Devices, DIY Solutions, and Practical Concerns

  • Frequent recommendations for:
    • Corsi–Rosenthal boxes (box fan + MERV 13 filters) as cheap, high‑performance options, though noisy and hard on fans.
    • Branded purifiers (e.g., IKEA, Austin Air) with attention to CADR and air changes per hour rather than marketing area claims.
  • Warnings:
    • Many commercial devices oversell coverage based on 1 ACH at max (loud) settings.
    • Poorly maintained filters can become moldy; some schools neglect filter replacement for years.
    • Air purifiers may increase airborne endotoxin in some contexts; better ventilation is suggested in that study.

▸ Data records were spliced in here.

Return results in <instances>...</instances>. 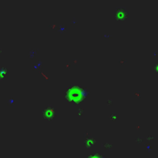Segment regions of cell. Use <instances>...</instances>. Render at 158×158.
Returning <instances> with one entry per match:
<instances>
[{
  "label": "cell",
  "instance_id": "1",
  "mask_svg": "<svg viewBox=\"0 0 158 158\" xmlns=\"http://www.w3.org/2000/svg\"><path fill=\"white\" fill-rule=\"evenodd\" d=\"M127 16V11L124 8H119L116 11V17L119 19H123Z\"/></svg>",
  "mask_w": 158,
  "mask_h": 158
}]
</instances>
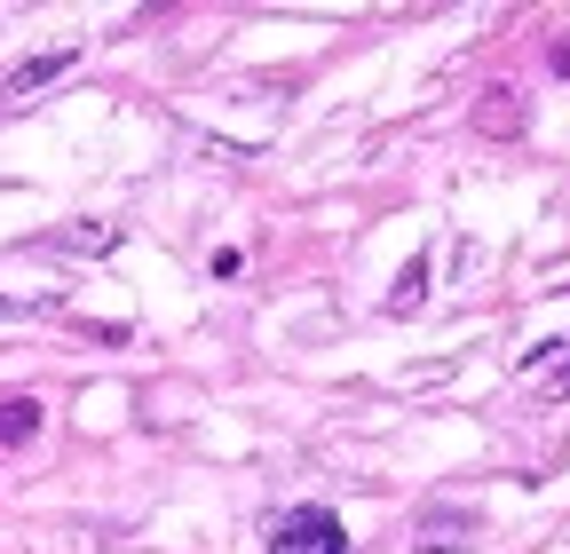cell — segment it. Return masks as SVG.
<instances>
[{"mask_svg": "<svg viewBox=\"0 0 570 554\" xmlns=\"http://www.w3.org/2000/svg\"><path fill=\"white\" fill-rule=\"evenodd\" d=\"M40 436V404L32 396H0V452H24Z\"/></svg>", "mask_w": 570, "mask_h": 554, "instance_id": "obj_5", "label": "cell"}, {"mask_svg": "<svg viewBox=\"0 0 570 554\" xmlns=\"http://www.w3.org/2000/svg\"><path fill=\"white\" fill-rule=\"evenodd\" d=\"M475 127H483V135H523V96H515V88H483Z\"/></svg>", "mask_w": 570, "mask_h": 554, "instance_id": "obj_4", "label": "cell"}, {"mask_svg": "<svg viewBox=\"0 0 570 554\" xmlns=\"http://www.w3.org/2000/svg\"><path fill=\"white\" fill-rule=\"evenodd\" d=\"M483 531L475 507H420V554H460Z\"/></svg>", "mask_w": 570, "mask_h": 554, "instance_id": "obj_2", "label": "cell"}, {"mask_svg": "<svg viewBox=\"0 0 570 554\" xmlns=\"http://www.w3.org/2000/svg\"><path fill=\"white\" fill-rule=\"evenodd\" d=\"M71 72V48H40V56H24L9 80H0V96H32V88H48V80H63Z\"/></svg>", "mask_w": 570, "mask_h": 554, "instance_id": "obj_3", "label": "cell"}, {"mask_svg": "<svg viewBox=\"0 0 570 554\" xmlns=\"http://www.w3.org/2000/svg\"><path fill=\"white\" fill-rule=\"evenodd\" d=\"M539 388H547V404H562V396H570V340H562V365H554Z\"/></svg>", "mask_w": 570, "mask_h": 554, "instance_id": "obj_8", "label": "cell"}, {"mask_svg": "<svg viewBox=\"0 0 570 554\" xmlns=\"http://www.w3.org/2000/svg\"><path fill=\"white\" fill-rule=\"evenodd\" d=\"M48 246H56V254H111L119 230H111V222H80V230H56Z\"/></svg>", "mask_w": 570, "mask_h": 554, "instance_id": "obj_7", "label": "cell"}, {"mask_svg": "<svg viewBox=\"0 0 570 554\" xmlns=\"http://www.w3.org/2000/svg\"><path fill=\"white\" fill-rule=\"evenodd\" d=\"M554 72H562V80H570V40H562V48H554Z\"/></svg>", "mask_w": 570, "mask_h": 554, "instance_id": "obj_9", "label": "cell"}, {"mask_svg": "<svg viewBox=\"0 0 570 554\" xmlns=\"http://www.w3.org/2000/svg\"><path fill=\"white\" fill-rule=\"evenodd\" d=\"M428 301V254H412L404 269H396V286H389V317H412Z\"/></svg>", "mask_w": 570, "mask_h": 554, "instance_id": "obj_6", "label": "cell"}, {"mask_svg": "<svg viewBox=\"0 0 570 554\" xmlns=\"http://www.w3.org/2000/svg\"><path fill=\"white\" fill-rule=\"evenodd\" d=\"M269 554H348V531L333 507H294L269 531Z\"/></svg>", "mask_w": 570, "mask_h": 554, "instance_id": "obj_1", "label": "cell"}]
</instances>
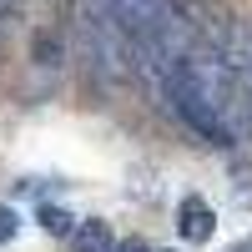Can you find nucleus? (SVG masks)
<instances>
[{
    "mask_svg": "<svg viewBox=\"0 0 252 252\" xmlns=\"http://www.w3.org/2000/svg\"><path fill=\"white\" fill-rule=\"evenodd\" d=\"M232 252H247V247H232Z\"/></svg>",
    "mask_w": 252,
    "mask_h": 252,
    "instance_id": "9b49d317",
    "label": "nucleus"
},
{
    "mask_svg": "<svg viewBox=\"0 0 252 252\" xmlns=\"http://www.w3.org/2000/svg\"><path fill=\"white\" fill-rule=\"evenodd\" d=\"M212 227H217V217H212V202L207 197H182V207H177V232L187 237V242H212Z\"/></svg>",
    "mask_w": 252,
    "mask_h": 252,
    "instance_id": "7ed1b4c3",
    "label": "nucleus"
},
{
    "mask_svg": "<svg viewBox=\"0 0 252 252\" xmlns=\"http://www.w3.org/2000/svg\"><path fill=\"white\" fill-rule=\"evenodd\" d=\"M31 61L40 71H56L61 61H66V40H61L56 31H35V40H31Z\"/></svg>",
    "mask_w": 252,
    "mask_h": 252,
    "instance_id": "39448f33",
    "label": "nucleus"
},
{
    "mask_svg": "<svg viewBox=\"0 0 252 252\" xmlns=\"http://www.w3.org/2000/svg\"><path fill=\"white\" fill-rule=\"evenodd\" d=\"M0 56H5V15H0Z\"/></svg>",
    "mask_w": 252,
    "mask_h": 252,
    "instance_id": "9d476101",
    "label": "nucleus"
},
{
    "mask_svg": "<svg viewBox=\"0 0 252 252\" xmlns=\"http://www.w3.org/2000/svg\"><path fill=\"white\" fill-rule=\"evenodd\" d=\"M15 232H20V217L10 212V207H0V247H5V242H10Z\"/></svg>",
    "mask_w": 252,
    "mask_h": 252,
    "instance_id": "6e6552de",
    "label": "nucleus"
},
{
    "mask_svg": "<svg viewBox=\"0 0 252 252\" xmlns=\"http://www.w3.org/2000/svg\"><path fill=\"white\" fill-rule=\"evenodd\" d=\"M161 101L177 111V121H182V126H187V131H192L197 141L222 146V152H227V146H237V131H232V126H227V121H222L212 106H207V101H202L192 86H187V81H182V71H172V76H166Z\"/></svg>",
    "mask_w": 252,
    "mask_h": 252,
    "instance_id": "f03ea898",
    "label": "nucleus"
},
{
    "mask_svg": "<svg viewBox=\"0 0 252 252\" xmlns=\"http://www.w3.org/2000/svg\"><path fill=\"white\" fill-rule=\"evenodd\" d=\"M81 56L101 81H131V35L101 10V0L81 15Z\"/></svg>",
    "mask_w": 252,
    "mask_h": 252,
    "instance_id": "f257e3e1",
    "label": "nucleus"
},
{
    "mask_svg": "<svg viewBox=\"0 0 252 252\" xmlns=\"http://www.w3.org/2000/svg\"><path fill=\"white\" fill-rule=\"evenodd\" d=\"M71 237H76V252H111V247H116L111 227H106V222H96V217H91V222H81Z\"/></svg>",
    "mask_w": 252,
    "mask_h": 252,
    "instance_id": "423d86ee",
    "label": "nucleus"
},
{
    "mask_svg": "<svg viewBox=\"0 0 252 252\" xmlns=\"http://www.w3.org/2000/svg\"><path fill=\"white\" fill-rule=\"evenodd\" d=\"M35 217H40V227H46L51 237H71V232H76V222H71V212H61V207H40Z\"/></svg>",
    "mask_w": 252,
    "mask_h": 252,
    "instance_id": "0eeeda50",
    "label": "nucleus"
},
{
    "mask_svg": "<svg viewBox=\"0 0 252 252\" xmlns=\"http://www.w3.org/2000/svg\"><path fill=\"white\" fill-rule=\"evenodd\" d=\"M111 252H152V247H146L141 237H131V242H121V247H111Z\"/></svg>",
    "mask_w": 252,
    "mask_h": 252,
    "instance_id": "1a4fd4ad",
    "label": "nucleus"
},
{
    "mask_svg": "<svg viewBox=\"0 0 252 252\" xmlns=\"http://www.w3.org/2000/svg\"><path fill=\"white\" fill-rule=\"evenodd\" d=\"M166 10H172L187 31H197V40L212 46V35L222 31V15L212 10V0H166Z\"/></svg>",
    "mask_w": 252,
    "mask_h": 252,
    "instance_id": "20e7f679",
    "label": "nucleus"
}]
</instances>
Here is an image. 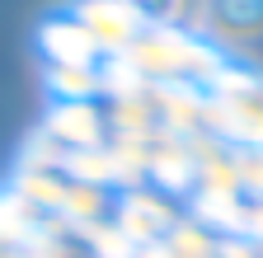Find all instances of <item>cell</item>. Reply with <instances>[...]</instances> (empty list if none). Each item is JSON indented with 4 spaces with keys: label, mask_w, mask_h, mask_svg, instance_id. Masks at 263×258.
I'll use <instances>...</instances> for the list:
<instances>
[{
    "label": "cell",
    "mask_w": 263,
    "mask_h": 258,
    "mask_svg": "<svg viewBox=\"0 0 263 258\" xmlns=\"http://www.w3.org/2000/svg\"><path fill=\"white\" fill-rule=\"evenodd\" d=\"M212 24L230 43L263 38V0H212Z\"/></svg>",
    "instance_id": "obj_1"
},
{
    "label": "cell",
    "mask_w": 263,
    "mask_h": 258,
    "mask_svg": "<svg viewBox=\"0 0 263 258\" xmlns=\"http://www.w3.org/2000/svg\"><path fill=\"white\" fill-rule=\"evenodd\" d=\"M118 10H127L137 24H151V28H183L202 14L207 0H113Z\"/></svg>",
    "instance_id": "obj_2"
}]
</instances>
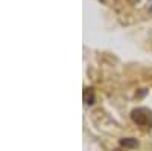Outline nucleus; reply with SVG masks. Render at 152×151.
Masks as SVG:
<instances>
[{
    "mask_svg": "<svg viewBox=\"0 0 152 151\" xmlns=\"http://www.w3.org/2000/svg\"><path fill=\"white\" fill-rule=\"evenodd\" d=\"M131 119L140 127L152 128V111L149 108H145V107L134 108L131 111Z\"/></svg>",
    "mask_w": 152,
    "mask_h": 151,
    "instance_id": "obj_1",
    "label": "nucleus"
},
{
    "mask_svg": "<svg viewBox=\"0 0 152 151\" xmlns=\"http://www.w3.org/2000/svg\"><path fill=\"white\" fill-rule=\"evenodd\" d=\"M120 145L122 147H126V148H134L138 145V142L135 139H132V137H126V139H122L120 141Z\"/></svg>",
    "mask_w": 152,
    "mask_h": 151,
    "instance_id": "obj_2",
    "label": "nucleus"
},
{
    "mask_svg": "<svg viewBox=\"0 0 152 151\" xmlns=\"http://www.w3.org/2000/svg\"><path fill=\"white\" fill-rule=\"evenodd\" d=\"M84 101H85V104H93V89H85L84 90Z\"/></svg>",
    "mask_w": 152,
    "mask_h": 151,
    "instance_id": "obj_3",
    "label": "nucleus"
}]
</instances>
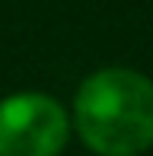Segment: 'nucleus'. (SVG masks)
I'll return each mask as SVG.
<instances>
[{"instance_id": "f257e3e1", "label": "nucleus", "mask_w": 153, "mask_h": 156, "mask_svg": "<svg viewBox=\"0 0 153 156\" xmlns=\"http://www.w3.org/2000/svg\"><path fill=\"white\" fill-rule=\"evenodd\" d=\"M73 127L99 156H141L153 147V80L131 67L89 73L73 96Z\"/></svg>"}, {"instance_id": "f03ea898", "label": "nucleus", "mask_w": 153, "mask_h": 156, "mask_svg": "<svg viewBox=\"0 0 153 156\" xmlns=\"http://www.w3.org/2000/svg\"><path fill=\"white\" fill-rule=\"evenodd\" d=\"M70 137V118L45 93L0 99V156H58Z\"/></svg>"}]
</instances>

Broader Implications and Policy

  • Some see this as analogous to historical shifts like adoption of surgical handwashing: indoor air quality (purifiers + ventilation) could substantially reduce population‑level illness.
  • Others caution against “destroy all microbes” thinking and emphasize ecological balance and antimicrobial stewardship.
  • There is frustration that lessons from COVID about airborne transmission, filtration, and ventilation have not been widely implemented in building codes, schools, and workplaces.